▸ Set task
In the blog post below, what did the writer find on a childhood Christmas morning?

--- START Text to read ---

Thursday, December 19, 2013

Every time A Bell Rings...

An angel gets his wings.
5 years. These big round numbers just get me every goddamn time. 5 years, and memories get faded and fuzzy, and there's no one to collaborate yer story 'cause Greg's dead (pass it on). The last week or so, I've cried easily and often....but I've also laughed maniacally, been deeply in love, and made ridiculous amounts of cookies. I might even watch old Clarence get his wings this year. Life does go on, and sometimes it fucking stings- but it's not a betrayal. This morning when some students were bugging me about Santa Claus, I told them this story:
"A lot of people believe a lot of different things, so it really comes down to making up your own mind what you believe. All I'm going to tell you is that when I was a kid, one year I woke up on Christmas day and there were muddy boot tracks coming out of the fireplace and snags of tissue paper on the grate. I've never lost my faith since; what I believe in is love."

--- END Text to read ---
--- START Provided data ---

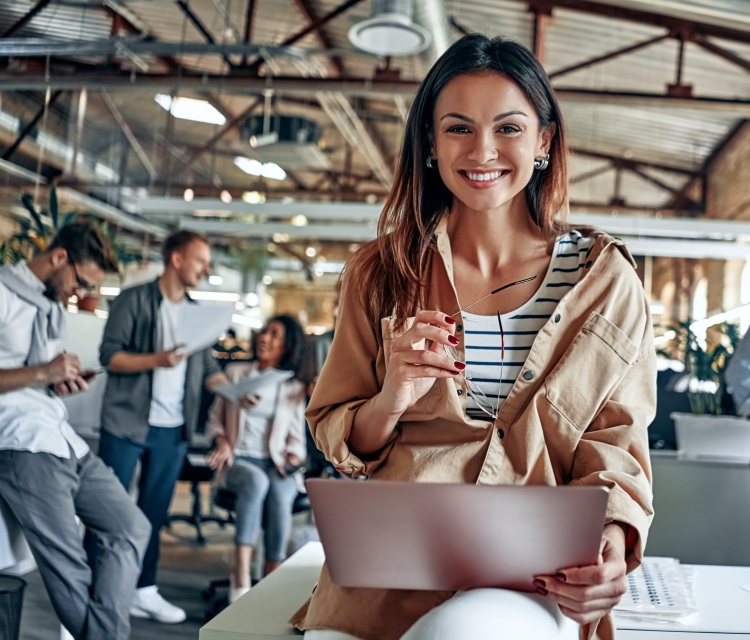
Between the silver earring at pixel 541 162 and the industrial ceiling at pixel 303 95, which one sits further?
the industrial ceiling at pixel 303 95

--- END Provided data ---

▸ Task response
Muddy boot tracks coming out of the fireplace and snags of tissue paper on the grate.